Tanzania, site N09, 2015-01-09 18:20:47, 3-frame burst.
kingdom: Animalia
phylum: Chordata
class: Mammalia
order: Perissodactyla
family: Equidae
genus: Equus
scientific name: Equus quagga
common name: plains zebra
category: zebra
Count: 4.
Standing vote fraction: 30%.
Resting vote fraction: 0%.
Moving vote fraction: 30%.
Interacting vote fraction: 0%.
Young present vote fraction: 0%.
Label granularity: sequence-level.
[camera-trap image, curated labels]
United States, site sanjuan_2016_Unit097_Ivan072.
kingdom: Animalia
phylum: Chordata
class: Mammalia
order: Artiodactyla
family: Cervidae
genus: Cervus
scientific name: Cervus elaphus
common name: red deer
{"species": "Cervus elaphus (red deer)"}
────────────────────
▸ YOUR OBJECTIVE:
What you return must be an exact retyping of the lines above starting at the line with "Young present vote fraction: 0%." and ending at the line with "genus: Cervus", and nothing besides.

▸ SOLUTION FOR THIS EXERCISE:
Young present vote fraction: 0%.
Label granularity: sequence-level.
[camera-trap image, curated labels]
United States, site sanjuan_2016_Unit097_Ivan072.
kingdom: Animalia
phylum: Chordata
class: Mammalia
order: Artiodactyla
family: Cervidae
genus: Cervus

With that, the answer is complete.